IEEE MetroLivEnv 2026 · University of Cambridge

Ogni secondo di ritardo intra-ospedaliero nel percorso di cura dell’ictus acuto equivale alla perdita di 2,2 ore di vita sana. Una stima che ridefinisce il significato di inefficienza di processo in sanità.

Il William Gates Building dell’University of Cambridge, sede del Cambridge Computer Laboratory, ha ospitato l’IEEE International Workshop on Metrology for Living Environment 2026, dove Alessandro Russo, Research Fellow presso il Gruppo di Ricerca GiudaLab (Università della Calabria), ha presentato il contributo:
“Integrating AI into Time-Sensitive Clinical Workflows: A BPMN-Driven Case Study on Acute Stroke Care” (Russo, Cutrì, Ammirato, Felicetti, Conforti)

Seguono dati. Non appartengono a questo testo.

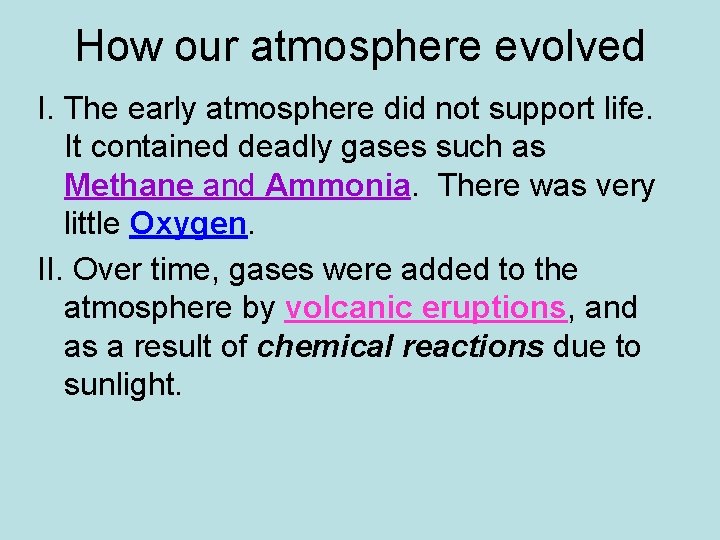 How our atmosphere evolved

I. The early atmosphere did not support life. It contained deadly gases such as Methane and Ammonia. There was very little Oxygen.

II. Over time, gases were added to the atmosphere by volcanic eruptions, and as a result of chemical reactions due to sunlight.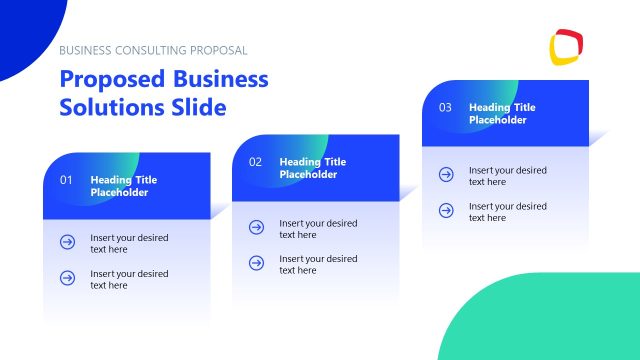 BUSINESS CONSULTING PROPOSAL

Proposed Business Solutions Slide

01 Heading Title Placeholder

Insert your desired text here

Insert your desired text here

02 Heading Title Placeholder

Insert your desired text here

Insert your desired text here

03 Heading Title Placeholder

Insert your desired text here

Insert your desired text here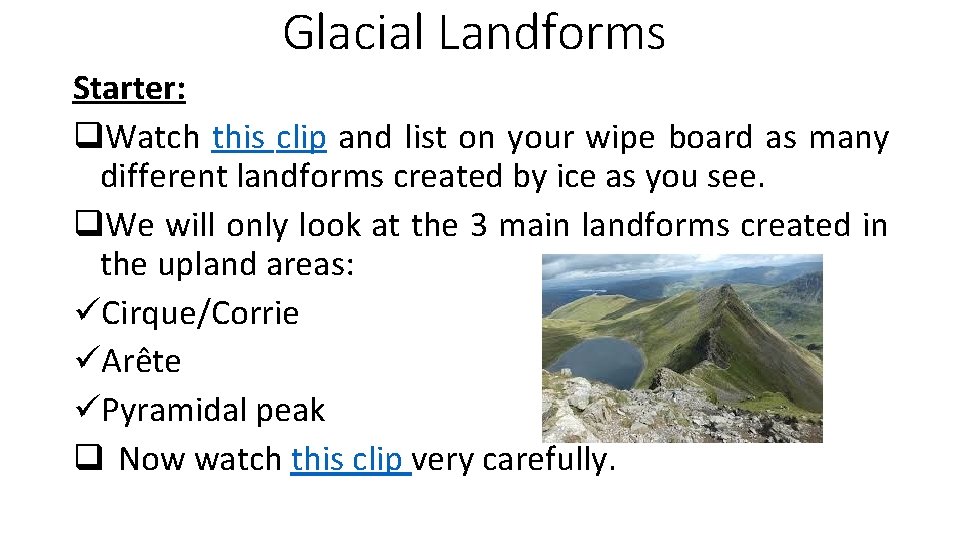 Glacial Landforms

Starter:

❑Watch this clip and list on your wipe board as many different landforms created by ice as you see.

❑We will only look at the 3 main landforms created in the upland areas:

✓Cirque/Corrie

✓Arête

✓Pyramidal peak

❑ Now watch this clip very carefully.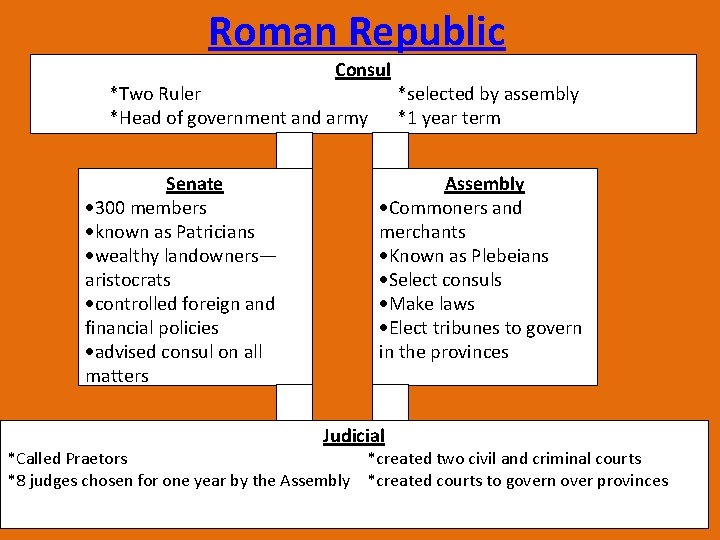 Roman Republic

Consul

*Two Ruler
*Head of government and army

*selected by assembly
*1 year term

Senate

•300 members
•known as Patricians
•wealthy landowners—aristocrats
•controlled foreign and financial policies
•advised consul on all matters

Assembly

•Commoners and merchants
•Known as Plebeians
•Select consuls
•Make laws
•Elect tribunes to govern in the provinces

Judicial

*Called Praetors
*8 judges chosen for one year by the Assembly

*created two civil and criminal courts
*created courts to govern over provinces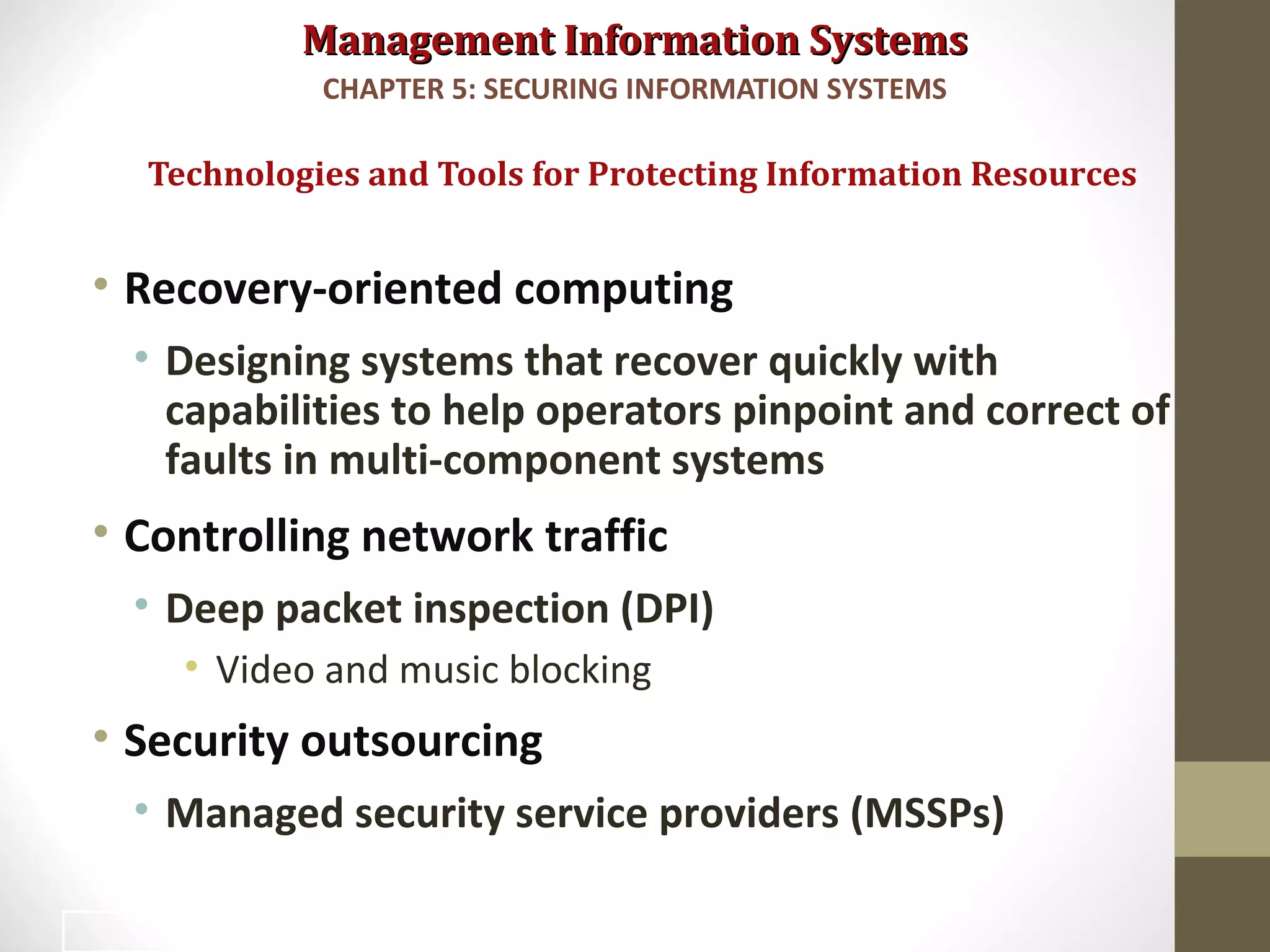 Management Information Systems
CHAPTER 5: SECURING INFORMATION SYSTEMS

Technologies and Tools for Protecting Information Resources

• Recovery-oriented computing
  • Designing systems that recover quickly with capabilities to help operators pinpoint and correct of faults in multi-component systems
• Controlling network traffic
  • Deep packet inspection (DPI)
    • Video and music blocking
• Security outsourcing
  • Managed security service providers (MSSPs)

Il paper affronta una delle sfide centrali della sanità contemporanea: come integrare l’Intelligenza Artificiale nei percorsi clinici tempo-dipendenti, come quello dell’ictus, considerando non solo la tecnologia, ma anche i processi organizzativi che ne determinano l’effettivo impatto.
La ricerca, condotta presso l’Azienda Ospedaliera di Cosenza, è stata sviluppata attraverso uno studio empirico sul Percorso Diagnostico Terapeutico Assistenziale (hashtag#PDTA) Stroke attuato dalla Regione Calabria.
Lo studio evidenzia come l’AI genera impatto clinico misurabile non come strumento isolato, ma come livello di orchestrazione integrato nel processo, capace di connettere imaging, notifiche e coordinamento del team.

Un contributo che porta il lavoro del GiudaLab e dell’Università della Calabria nel confronto scientifico internazionale sull’innovazione sanitaria, valorizzando una linea di ricerca costruita sull’intersezione tra AI, Business Process Management e Innovation Management.

Il lavoro è parzialmente supportato dal progetto nazionale STROKE 5.0 (CUP B29J23000430005), Ministero delle Imprese e del Made in Italy, 2023–2026.